A faithful copy is required: retype the records from their first line through the line with "Una ambulancia sobre", and omit the pictures.

[Crawled caption data]
━━━━━━━━━━━━━━━━━━━━━━━━━━━━━━

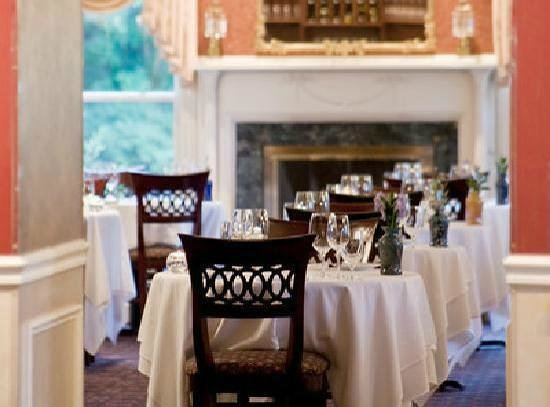 Dining Room at The Inn at Thorn Hill and Spa: Dining room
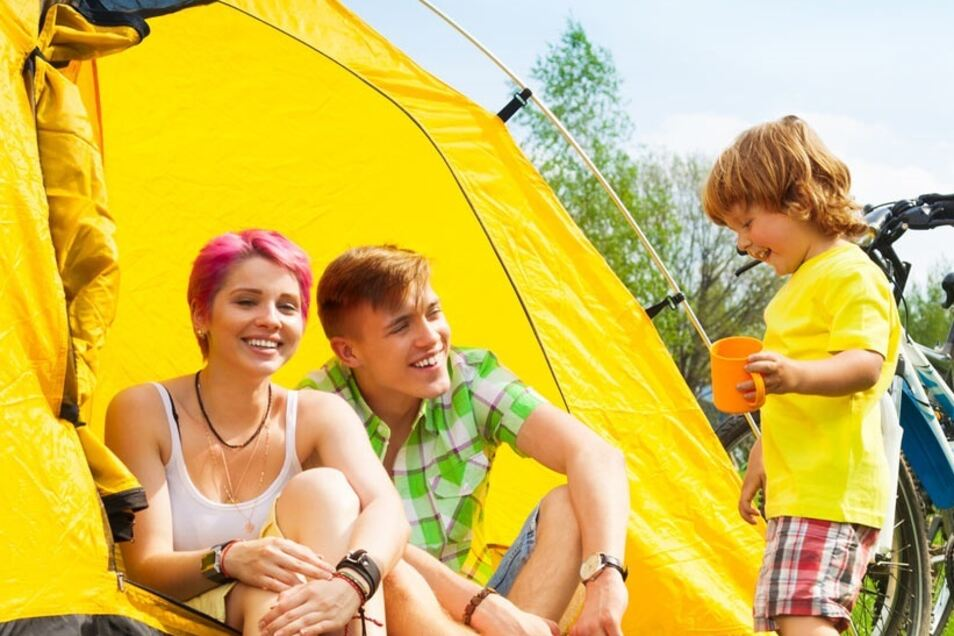 Die Vorfreude auf einen Urlaub an der frischen Luft, ob im Zelt oder Bungalow, steigt mit den Temperaturen.
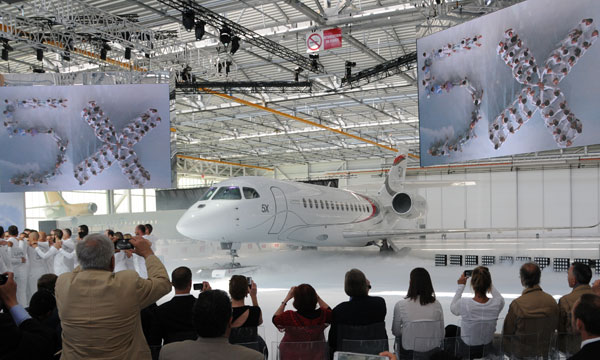 Dassault Aviation rolls out first Falcon 5X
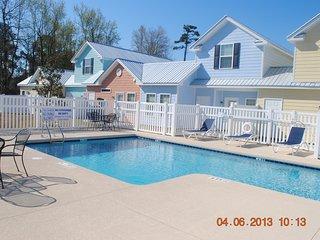 Beauitiful swimming pool in the neighborhood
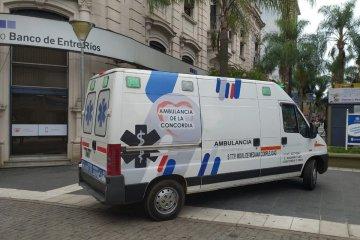 Una ambulancia sobre la peatonal revolucionó el mediodía en la zona céntrica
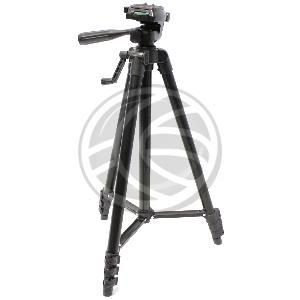 """Trípode económico fabricado en aluminio. Detalles y juntas fabricadas en plástico de color negro. Para fijación de cámaras fotográficas o cámaras de vídeo basadas en rosca de 1/4"""". Dispone de nivel tipo burbuja en la base de la peana de soporte. Se suministra con bolsa de transporte fabricada en lona de color negro. Altura plegado (mínima): 450 mm. Altura totalmente desplegado (máxima): 1500 mm. Peso neto: 750 g. Carga máxima: 5 Kg."""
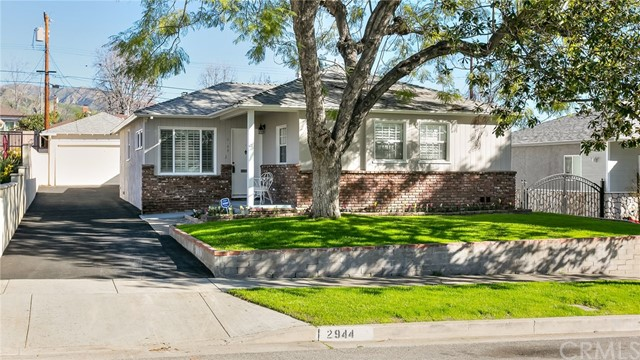 2944 N Buena Vista Street, Burbank, CA 91504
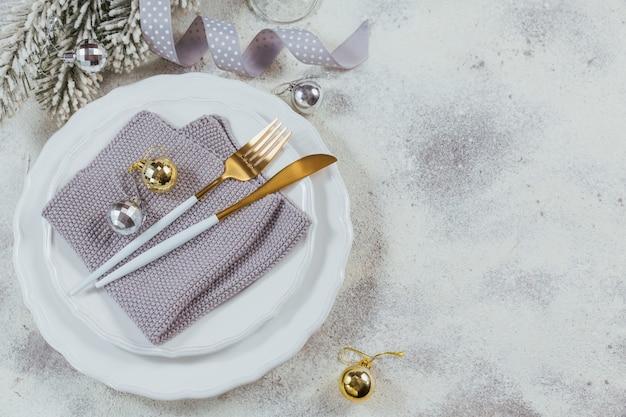 カトラリー、クリスマスプレゼント、モミの枝、装飾が施されたクリスマスのクリエイティブな構成。冬休みの背景。ボーダー、フラットレイ、トップビュー、コピースペース。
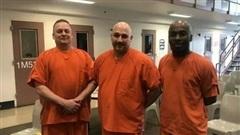 'Hành động đẹp' của ba tù nhân cứu quản giáo khỏi cơn đau tim bất ngờ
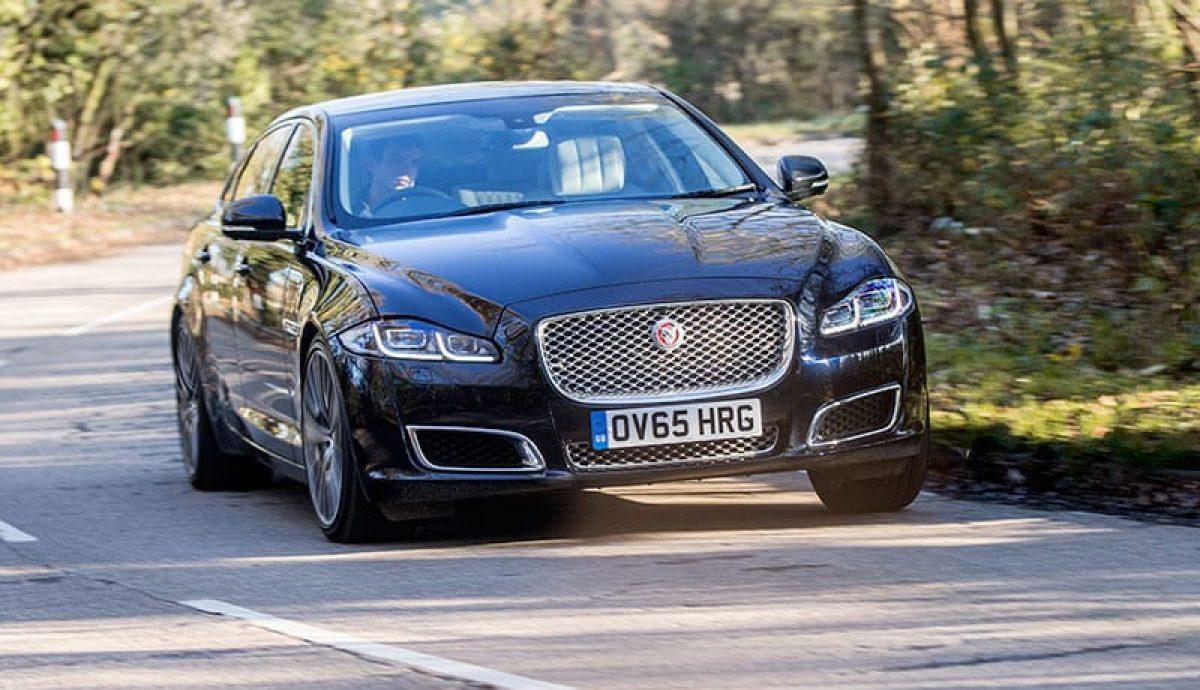 Jaguar XJ review (The Car Expert)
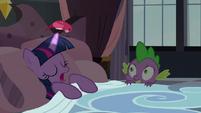 S05E10 Ptak siedzi na rogu Twilight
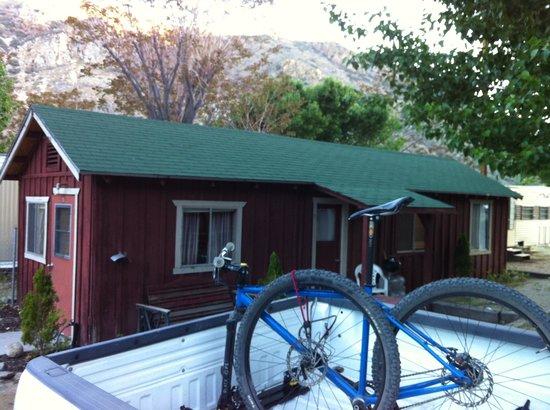 Johnny McNally's Lodge: Cabin room #8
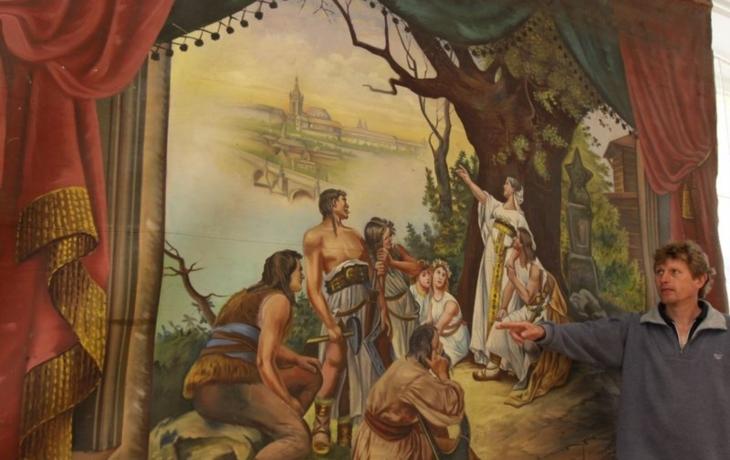 Trám školy ukrýval desítky let dvě plátna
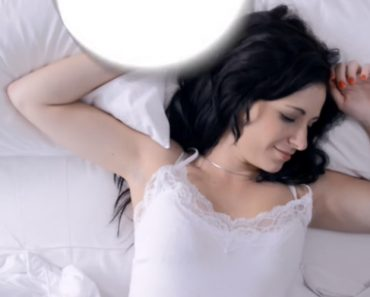 "Women Need More Sleep Than Men Because Of Their ""Complex"" Brains 3"
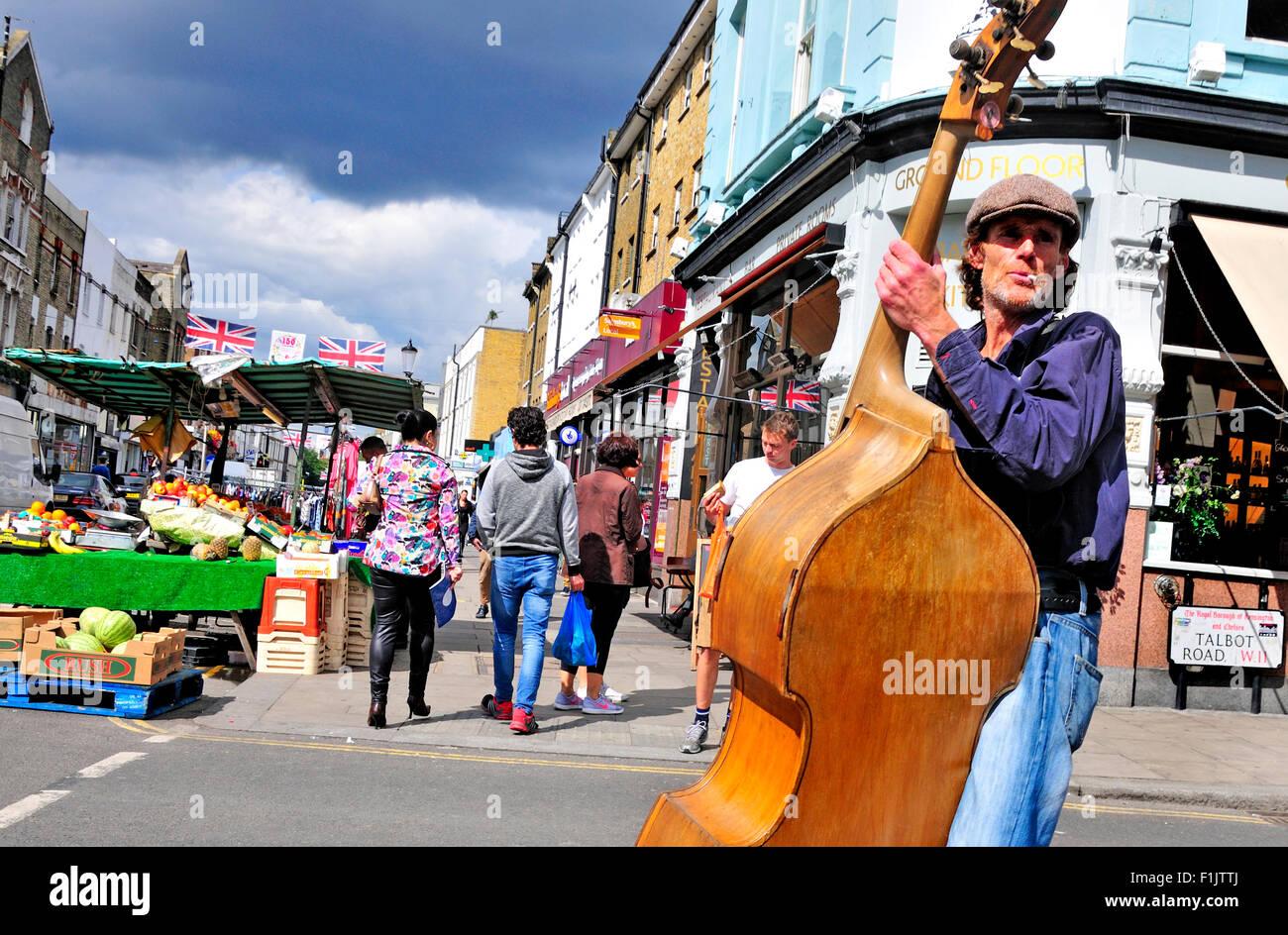 london-england-uk-portobello-road-busker-playing-the-double-bass-F1JTTJ.jpg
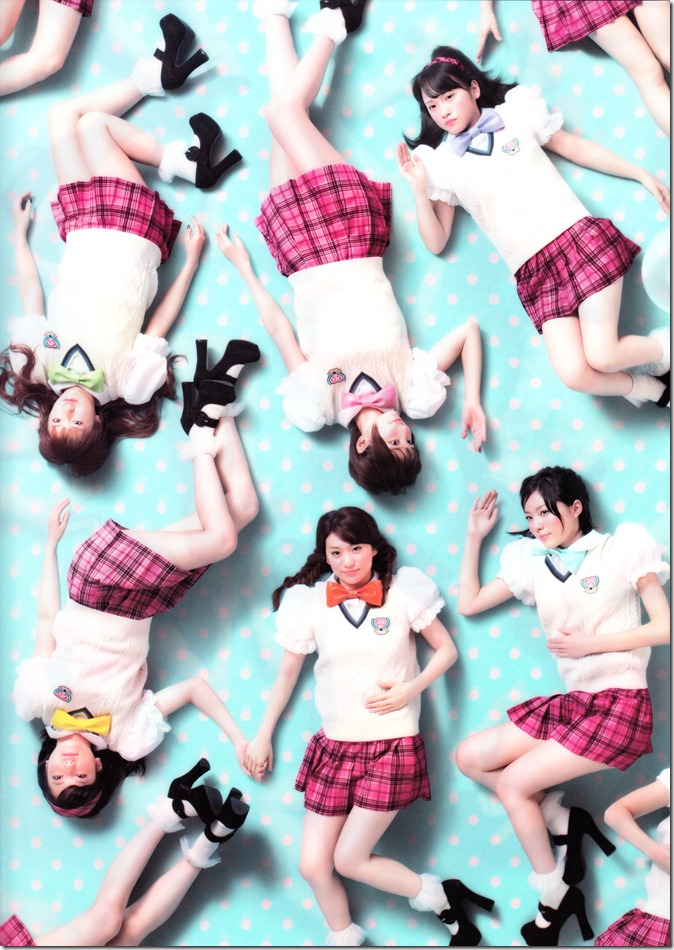 AKB48 2013 Official Calendar Box (scan) (1)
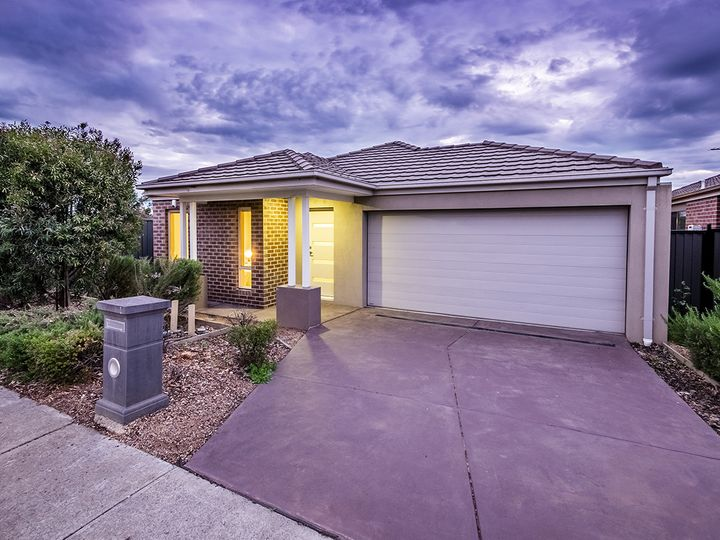 21 Barossa Drive, Clyde North, VIC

━━━━━━━━━━━━━━━━━━━━━━━━━━━━━━

- **EXERCISE RESULT**:
 Dining Room at The Inn at Thorn Hill and Spa: Dining room
 Die Vorfreude auf einen Urlaub an der frischen Luft, ob im Zelt oder Bungalow, steigt mit den Temperaturen.
 Dassault Aviation rolls out first Falcon 5X
 Beauitiful swimming pool in the neighborhood
 Una ambulancia sobre la peatonal revolucionó el mediodía en la zona céntrica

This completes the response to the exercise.